David Comas – UPF-DCEXS and IBE
To better discover genome diversity, over the years, “the genome of specific populations that had some associated diseases has been sequenced“. Besides, national initiatives have also emerged, to sequence the genome of the entire population of Iceland or 100,000 genomes of people in the United Kingdom. Projects that have a more local scope but “also consider the phenotypic data of the individuals studied, enabling us to correlate what we see with the genetic variants”, explains Comas.
Despite these efforts, we have a biased knowledge of genome diversity. And that has consequences. In Comas’s words, “infrequent variants, which are specific of small, underrepresented populations, are often involved in biomedical aspects“. And not knowing this diversity or having a low representation of it means that when the data is analyzed, “the less frequent variants are often removed from the analyses because the algorithms take them as sequence errors“. And not only that; there are also technical biases as “it is much easier to study variations that affect a single nucleotide than structural variants that generate large changes.”
Leading into the future of human genomics
The future of genomics lies in understanding the functional implications of changes in sequence. “Historically, we have seen the genome as something very cold and static, as a linear sequence. And we still don’t know how different regions of the same sequence interact, “explains Comas.

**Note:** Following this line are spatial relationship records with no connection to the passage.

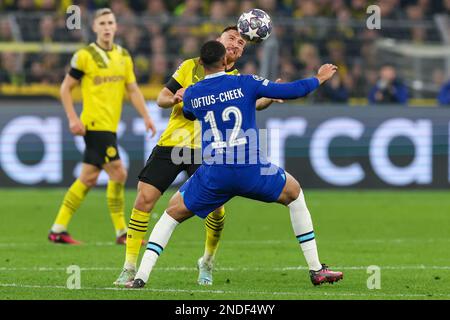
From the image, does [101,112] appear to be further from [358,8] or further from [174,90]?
[358,8]

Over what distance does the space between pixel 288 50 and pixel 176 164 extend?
11.3 m

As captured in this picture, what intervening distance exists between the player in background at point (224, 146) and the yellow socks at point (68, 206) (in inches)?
169

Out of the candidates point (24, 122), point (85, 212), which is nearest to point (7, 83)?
point (24, 122)

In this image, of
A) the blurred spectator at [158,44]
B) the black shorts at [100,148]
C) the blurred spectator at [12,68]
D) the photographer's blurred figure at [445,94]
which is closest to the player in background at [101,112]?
the black shorts at [100,148]

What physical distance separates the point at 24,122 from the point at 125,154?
1.80 meters

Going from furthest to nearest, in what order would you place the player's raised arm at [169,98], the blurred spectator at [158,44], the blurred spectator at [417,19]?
the blurred spectator at [417,19] < the blurred spectator at [158,44] < the player's raised arm at [169,98]

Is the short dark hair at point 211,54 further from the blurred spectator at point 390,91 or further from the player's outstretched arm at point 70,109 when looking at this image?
the blurred spectator at point 390,91

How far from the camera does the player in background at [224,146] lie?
368 inches

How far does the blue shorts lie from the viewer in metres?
9.41

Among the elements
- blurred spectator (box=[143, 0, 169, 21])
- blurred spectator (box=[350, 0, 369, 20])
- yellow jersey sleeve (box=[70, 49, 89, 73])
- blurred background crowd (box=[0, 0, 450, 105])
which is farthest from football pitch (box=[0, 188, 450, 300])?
blurred spectator (box=[350, 0, 369, 20])

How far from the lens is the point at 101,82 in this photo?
13.9 m

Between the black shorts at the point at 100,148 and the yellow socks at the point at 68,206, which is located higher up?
the black shorts at the point at 100,148

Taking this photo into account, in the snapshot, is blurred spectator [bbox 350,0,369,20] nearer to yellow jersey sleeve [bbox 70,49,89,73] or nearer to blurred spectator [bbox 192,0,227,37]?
blurred spectator [bbox 192,0,227,37]

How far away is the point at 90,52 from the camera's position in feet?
45.2
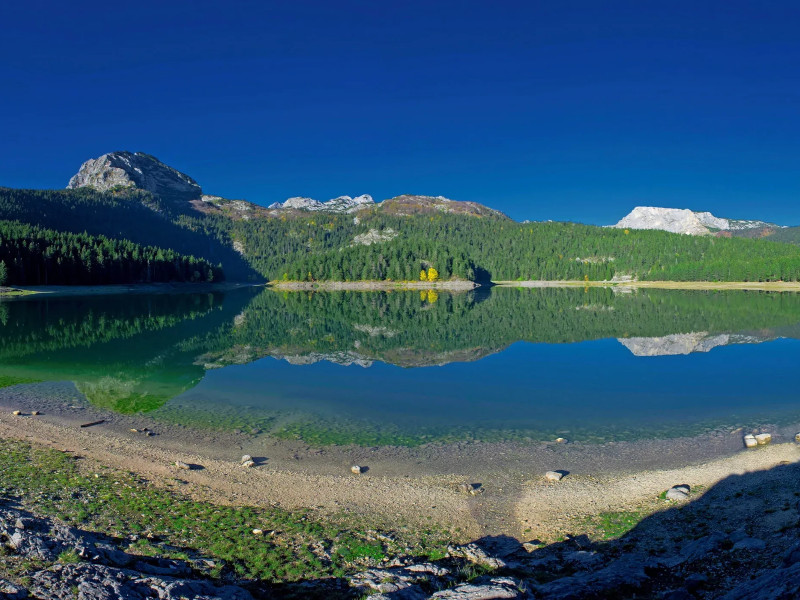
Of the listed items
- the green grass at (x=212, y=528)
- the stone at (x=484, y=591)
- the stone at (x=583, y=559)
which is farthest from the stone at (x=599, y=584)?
the green grass at (x=212, y=528)

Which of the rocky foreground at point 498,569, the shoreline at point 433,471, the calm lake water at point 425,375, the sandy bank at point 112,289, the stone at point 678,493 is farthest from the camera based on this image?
the sandy bank at point 112,289

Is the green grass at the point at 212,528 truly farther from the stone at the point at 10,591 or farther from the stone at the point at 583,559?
the stone at the point at 583,559

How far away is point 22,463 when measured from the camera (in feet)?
51.3

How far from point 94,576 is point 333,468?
9.02 meters

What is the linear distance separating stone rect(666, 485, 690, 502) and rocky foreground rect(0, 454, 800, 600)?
1560 millimetres

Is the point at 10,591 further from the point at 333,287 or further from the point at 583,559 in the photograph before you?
the point at 333,287

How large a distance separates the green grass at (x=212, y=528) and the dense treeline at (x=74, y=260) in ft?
440

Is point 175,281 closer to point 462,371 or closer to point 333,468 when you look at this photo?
point 462,371

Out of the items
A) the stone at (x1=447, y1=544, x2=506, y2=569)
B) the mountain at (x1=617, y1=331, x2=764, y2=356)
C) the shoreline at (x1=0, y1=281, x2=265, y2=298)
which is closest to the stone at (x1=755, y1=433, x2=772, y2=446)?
the stone at (x1=447, y1=544, x2=506, y2=569)

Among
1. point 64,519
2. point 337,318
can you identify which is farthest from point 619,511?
point 337,318

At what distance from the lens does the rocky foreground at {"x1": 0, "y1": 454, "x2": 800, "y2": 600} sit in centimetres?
808

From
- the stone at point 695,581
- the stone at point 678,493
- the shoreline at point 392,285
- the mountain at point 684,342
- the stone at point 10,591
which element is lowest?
the stone at point 678,493

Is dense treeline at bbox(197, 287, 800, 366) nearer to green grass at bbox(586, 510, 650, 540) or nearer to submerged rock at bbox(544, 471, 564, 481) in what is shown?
submerged rock at bbox(544, 471, 564, 481)

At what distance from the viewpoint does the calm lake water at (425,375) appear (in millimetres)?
22250
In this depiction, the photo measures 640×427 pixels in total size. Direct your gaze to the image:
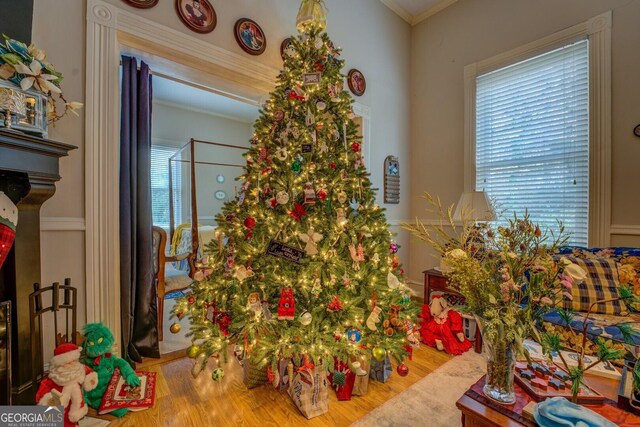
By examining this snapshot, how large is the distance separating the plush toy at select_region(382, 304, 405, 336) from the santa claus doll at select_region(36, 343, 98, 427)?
158 cm

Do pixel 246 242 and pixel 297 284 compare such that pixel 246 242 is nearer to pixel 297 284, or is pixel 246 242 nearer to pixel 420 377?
pixel 297 284

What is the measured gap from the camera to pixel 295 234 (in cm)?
174

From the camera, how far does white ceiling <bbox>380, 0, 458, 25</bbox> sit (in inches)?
137

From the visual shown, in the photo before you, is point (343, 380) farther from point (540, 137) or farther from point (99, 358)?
point (540, 137)

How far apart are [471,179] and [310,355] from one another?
2668mm

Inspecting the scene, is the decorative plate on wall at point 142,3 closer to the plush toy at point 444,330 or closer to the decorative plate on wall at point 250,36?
the decorative plate on wall at point 250,36

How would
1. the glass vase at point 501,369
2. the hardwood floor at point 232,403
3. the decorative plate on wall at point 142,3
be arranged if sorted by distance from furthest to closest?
the decorative plate on wall at point 142,3 < the hardwood floor at point 232,403 < the glass vase at point 501,369

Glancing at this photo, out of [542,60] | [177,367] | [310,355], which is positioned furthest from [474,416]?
[542,60]

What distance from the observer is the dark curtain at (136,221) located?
2.05 m

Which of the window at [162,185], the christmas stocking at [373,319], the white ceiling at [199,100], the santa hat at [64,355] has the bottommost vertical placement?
the santa hat at [64,355]

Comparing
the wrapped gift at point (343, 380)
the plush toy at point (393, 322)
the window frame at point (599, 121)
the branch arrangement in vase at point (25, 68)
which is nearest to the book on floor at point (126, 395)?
the wrapped gift at point (343, 380)

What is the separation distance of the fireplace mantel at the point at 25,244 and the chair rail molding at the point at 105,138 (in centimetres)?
34

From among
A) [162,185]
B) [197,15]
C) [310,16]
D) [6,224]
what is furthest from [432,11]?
[162,185]

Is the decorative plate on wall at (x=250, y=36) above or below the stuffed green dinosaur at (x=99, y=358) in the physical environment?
above
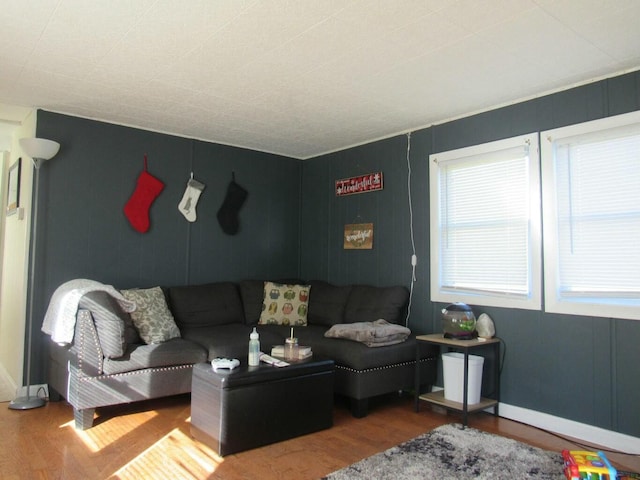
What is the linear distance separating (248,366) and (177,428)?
0.70 metres

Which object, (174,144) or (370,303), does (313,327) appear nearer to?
(370,303)

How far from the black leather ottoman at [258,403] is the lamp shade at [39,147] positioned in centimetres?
201

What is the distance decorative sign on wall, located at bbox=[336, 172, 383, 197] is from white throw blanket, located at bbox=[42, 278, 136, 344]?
2.33 meters

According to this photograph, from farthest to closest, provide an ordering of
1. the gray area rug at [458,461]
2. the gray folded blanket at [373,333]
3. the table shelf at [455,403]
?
the gray folded blanket at [373,333], the table shelf at [455,403], the gray area rug at [458,461]

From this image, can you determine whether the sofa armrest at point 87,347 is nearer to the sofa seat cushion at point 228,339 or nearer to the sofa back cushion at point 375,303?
the sofa seat cushion at point 228,339

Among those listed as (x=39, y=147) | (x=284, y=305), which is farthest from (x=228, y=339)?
(x=39, y=147)

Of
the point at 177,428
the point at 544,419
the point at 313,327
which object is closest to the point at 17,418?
the point at 177,428

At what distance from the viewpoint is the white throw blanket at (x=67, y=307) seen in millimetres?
3109

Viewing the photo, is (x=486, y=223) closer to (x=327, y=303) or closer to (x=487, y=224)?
(x=487, y=224)

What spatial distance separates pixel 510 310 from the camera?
3.41 metres

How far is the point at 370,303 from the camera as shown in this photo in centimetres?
415

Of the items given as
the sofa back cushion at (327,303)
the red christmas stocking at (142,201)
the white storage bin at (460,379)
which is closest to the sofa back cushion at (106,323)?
the red christmas stocking at (142,201)

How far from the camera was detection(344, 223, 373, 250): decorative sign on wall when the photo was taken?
4539mm

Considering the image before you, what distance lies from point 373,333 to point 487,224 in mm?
1190
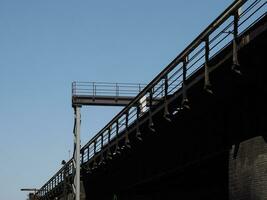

This future has already begun with genomic data repositories such as the EGA (European Genome-Phenome Archive) – with one of the two nodes in the Barcelona Biomedical Research Park (PRBB), coordinated by the team led by Arcadi Navarro – and with projects such as genotype-tissue expression (GTEx), in which Guigó’s lab participates. The latter project attempts to understand the relationships between genome sequence variation between individuals and gene expression in different tissues. Although we still need to be able to explain “how the genomic variation of people has an impact on their function and results in differences such as, for example, the predisposition to have certain diseases,” concludes Guigó.